(Dataset excerpts)
▽

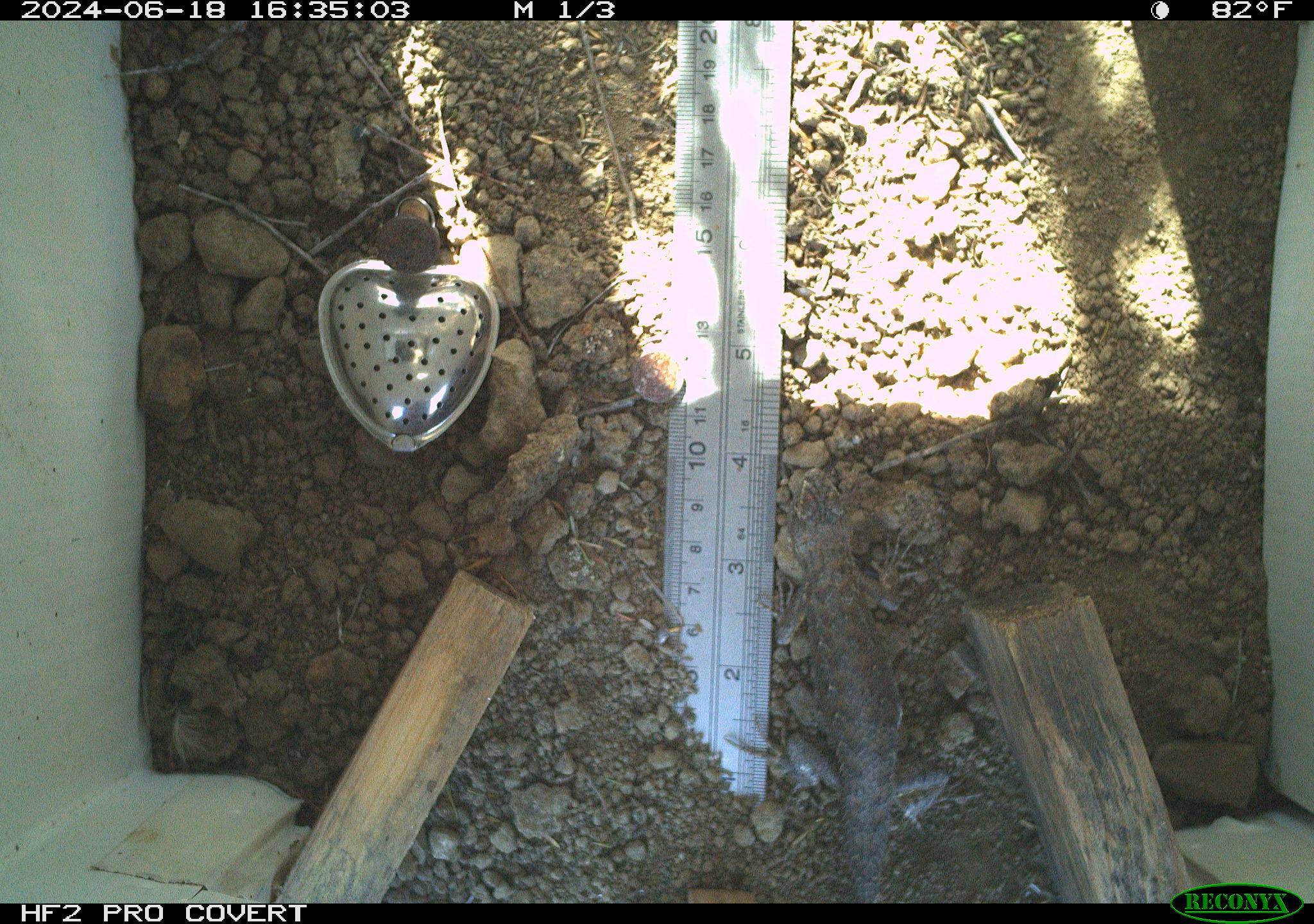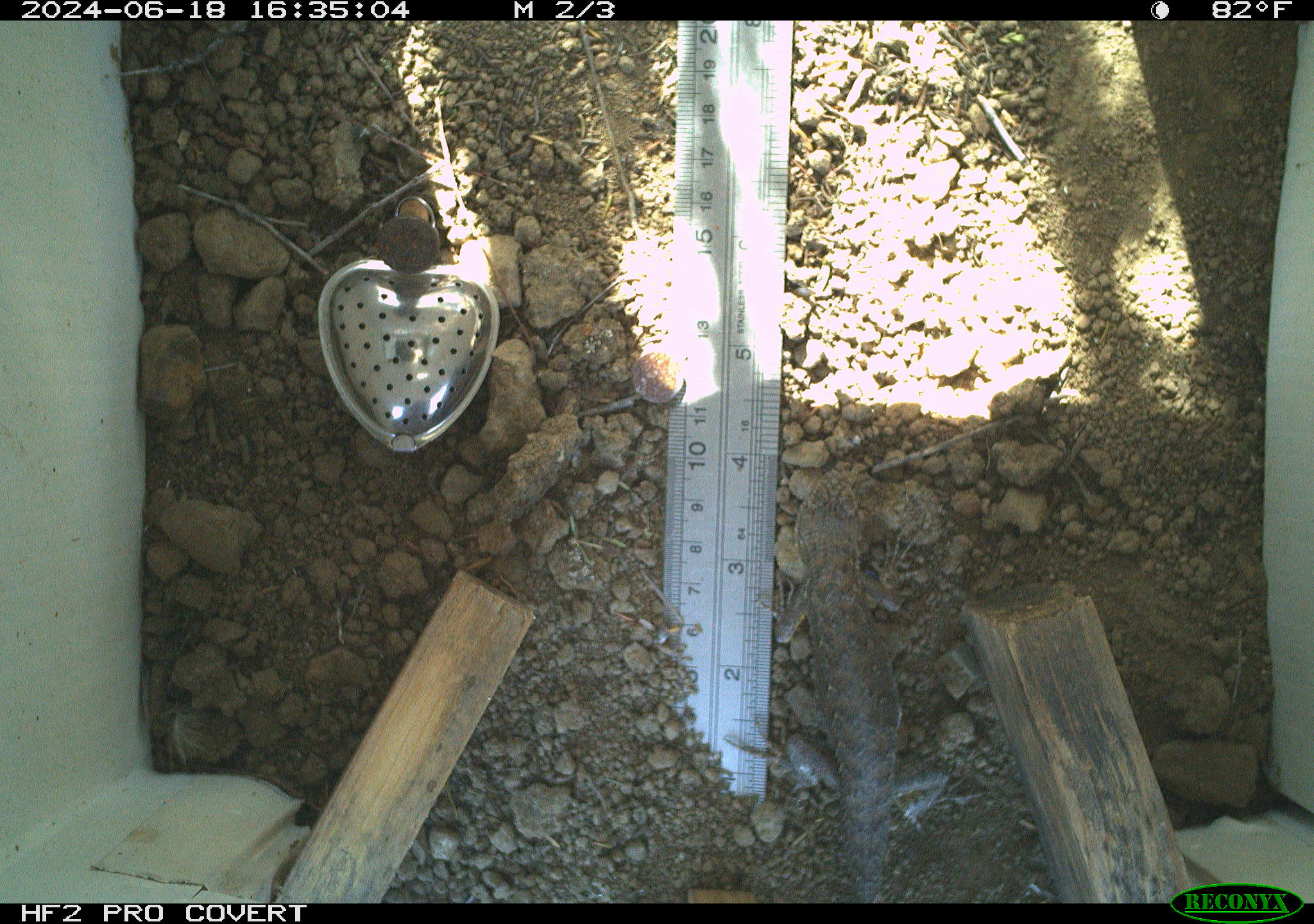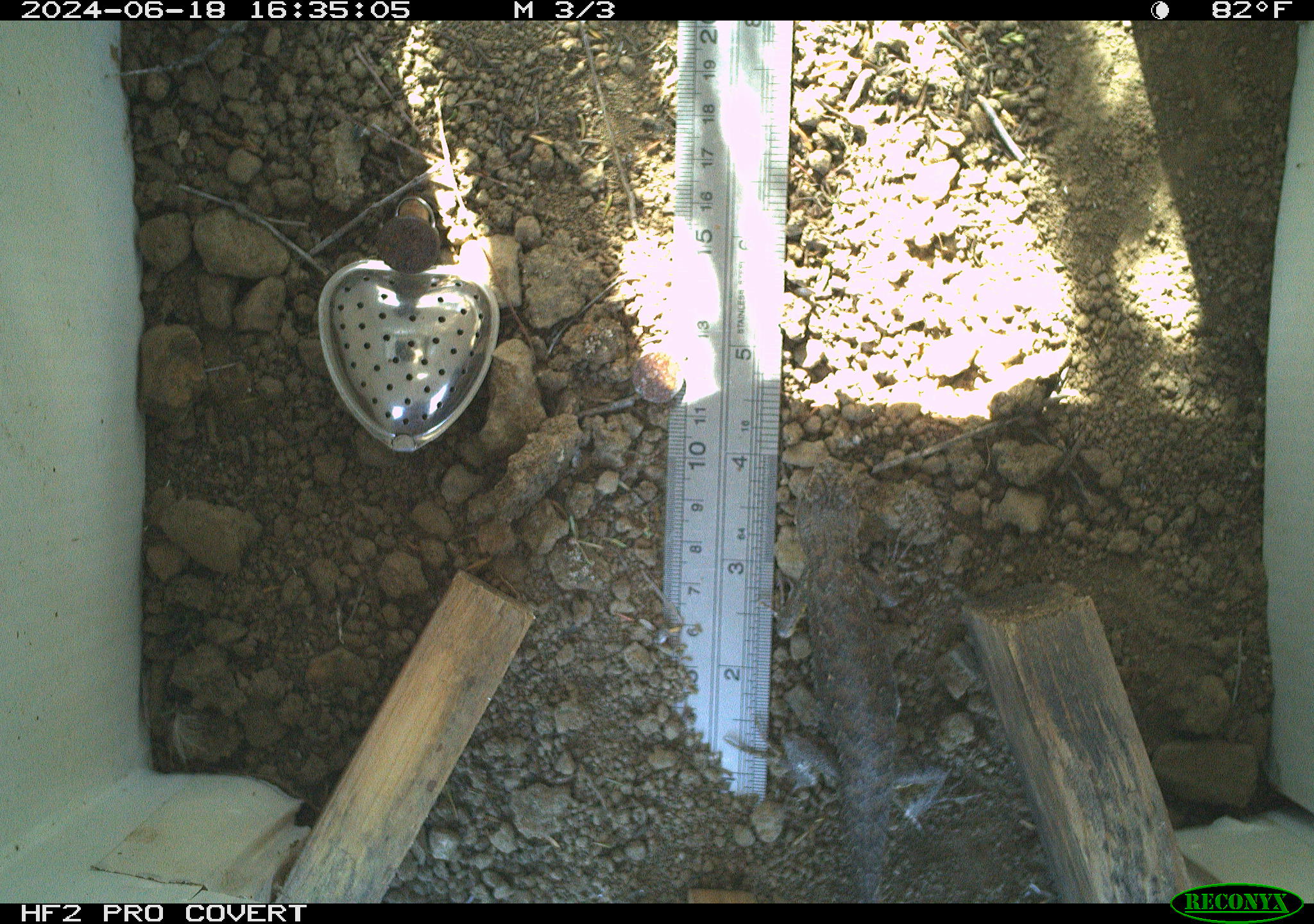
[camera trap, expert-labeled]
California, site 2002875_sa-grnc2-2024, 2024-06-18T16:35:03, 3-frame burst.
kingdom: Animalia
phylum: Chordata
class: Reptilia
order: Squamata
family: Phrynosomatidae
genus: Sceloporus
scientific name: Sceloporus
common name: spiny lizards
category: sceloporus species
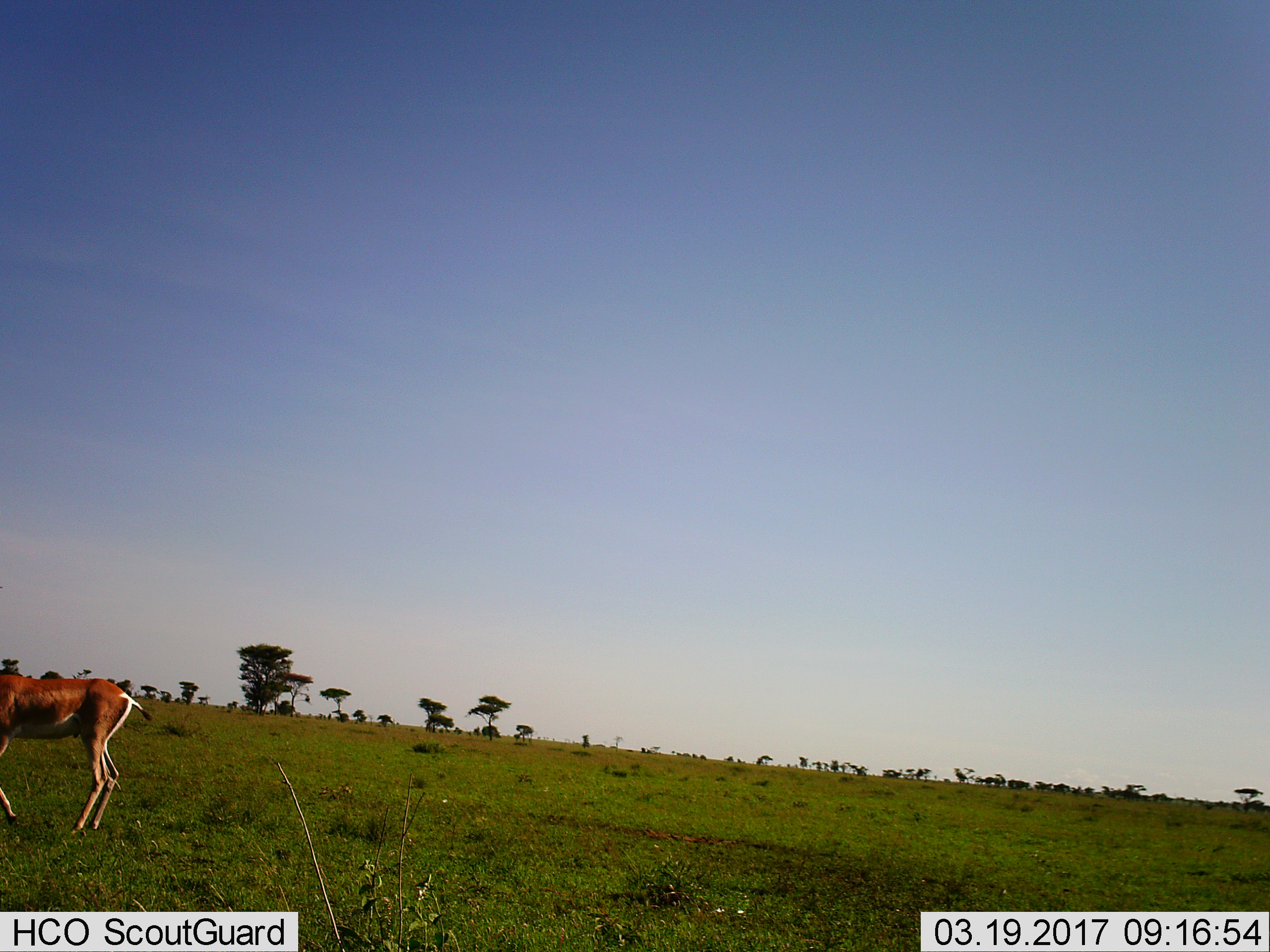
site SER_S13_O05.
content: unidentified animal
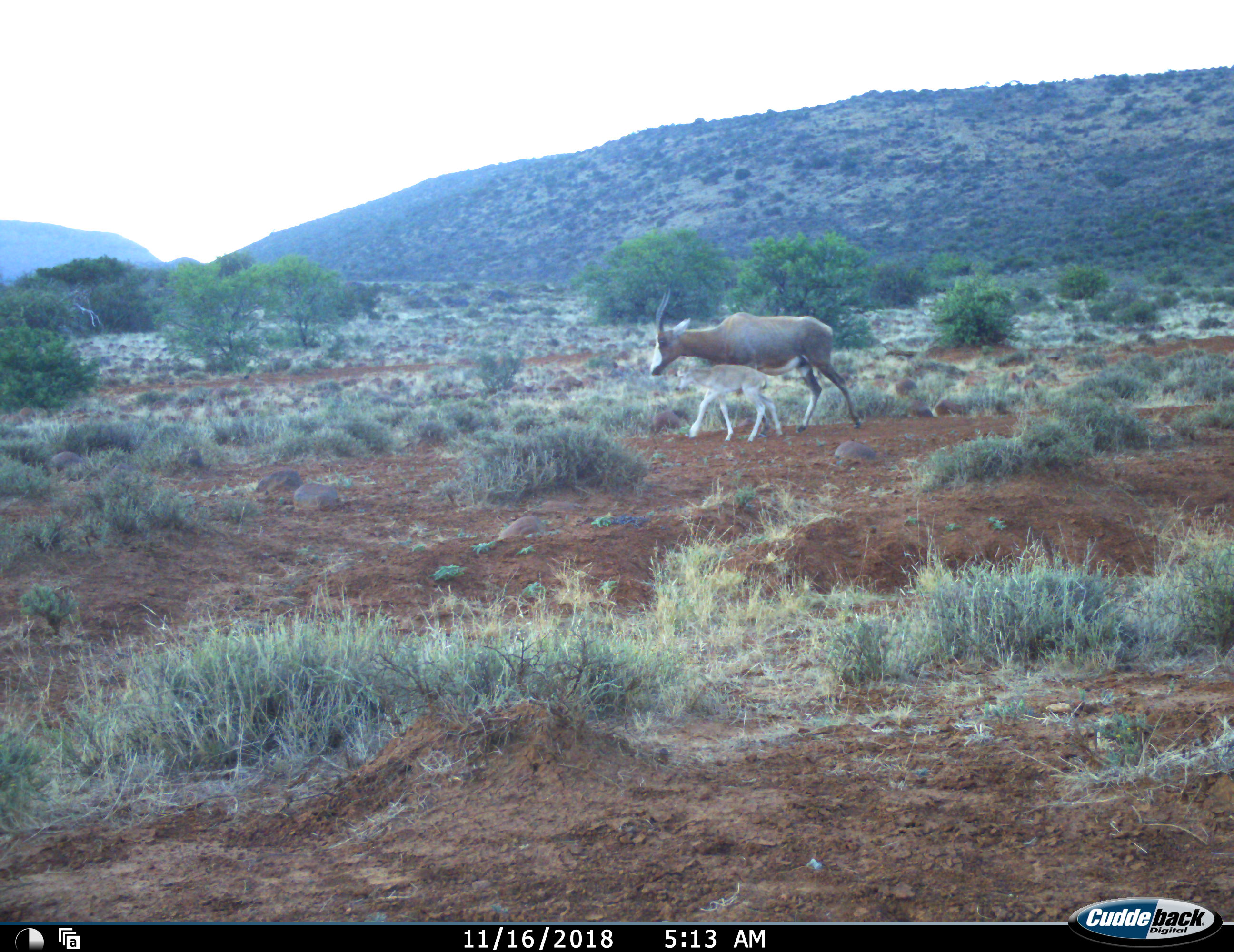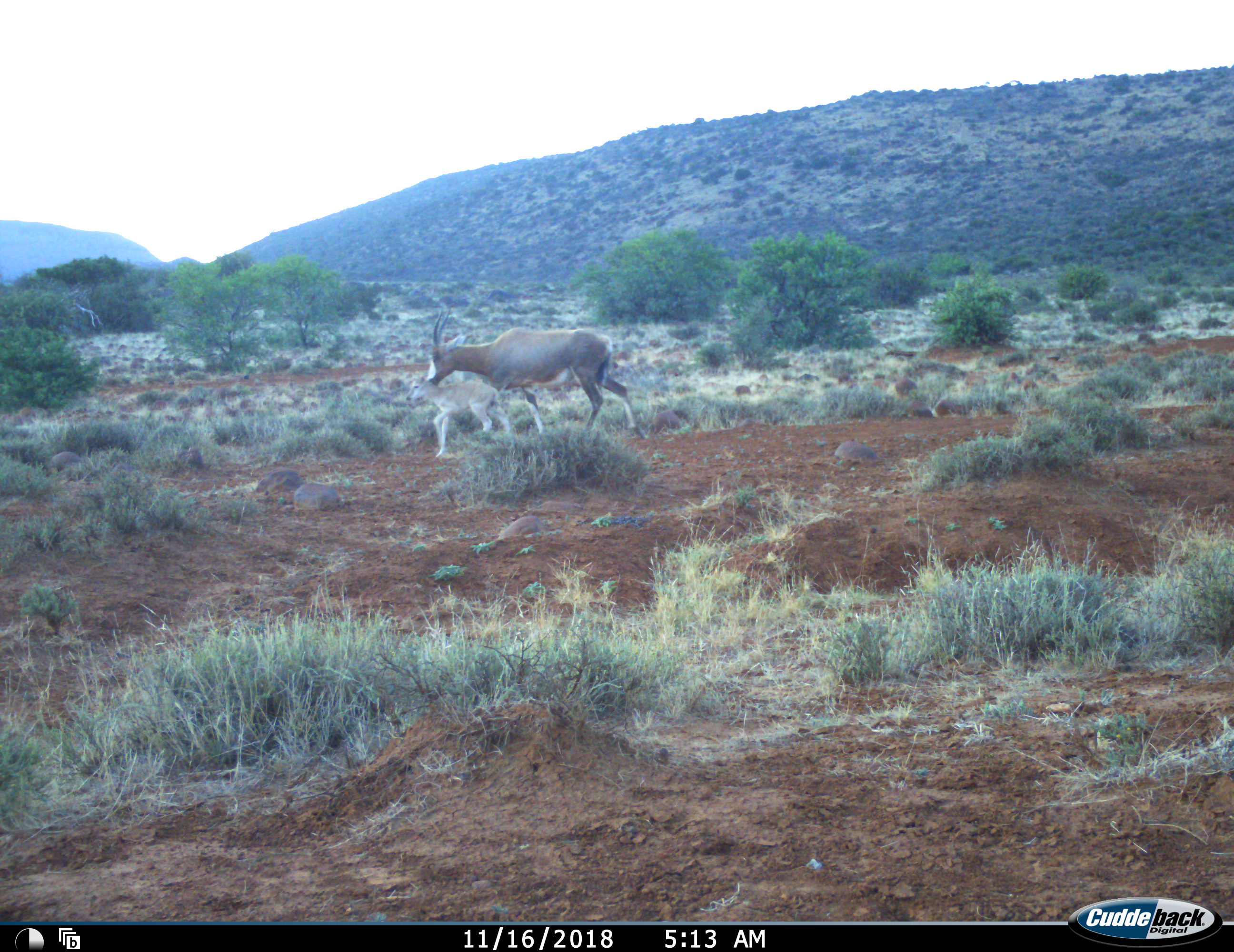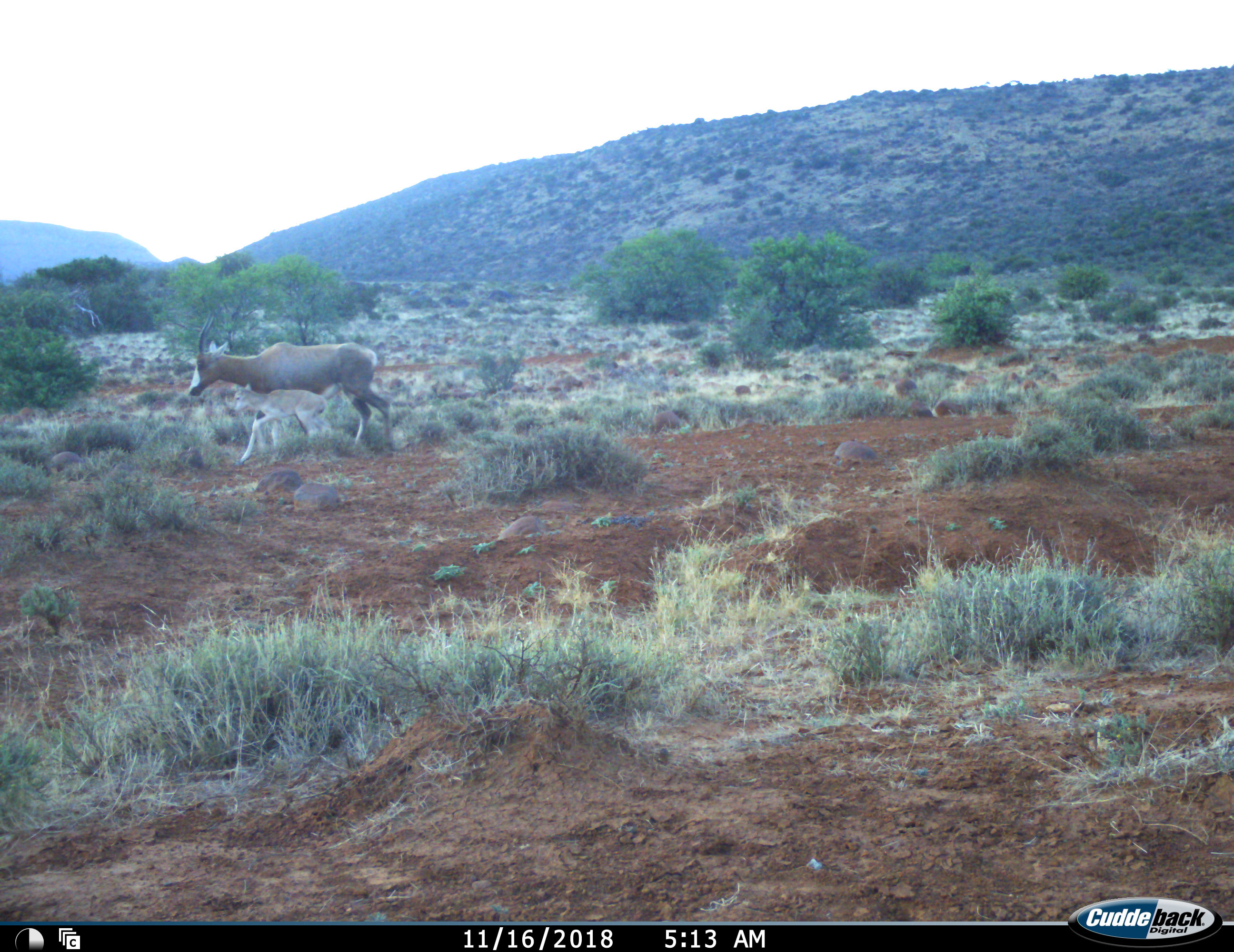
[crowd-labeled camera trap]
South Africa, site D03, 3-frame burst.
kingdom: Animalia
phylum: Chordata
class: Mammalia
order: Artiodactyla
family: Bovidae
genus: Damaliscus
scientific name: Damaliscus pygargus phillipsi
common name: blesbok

△

Task instructions: From the records above, pick out and copy each line holding the word "name".

Answer area:
scientific name: Sceloporus
common name: spiny lizards
scientific name: Damaliscus pygargus phillipsi
common name: blesbok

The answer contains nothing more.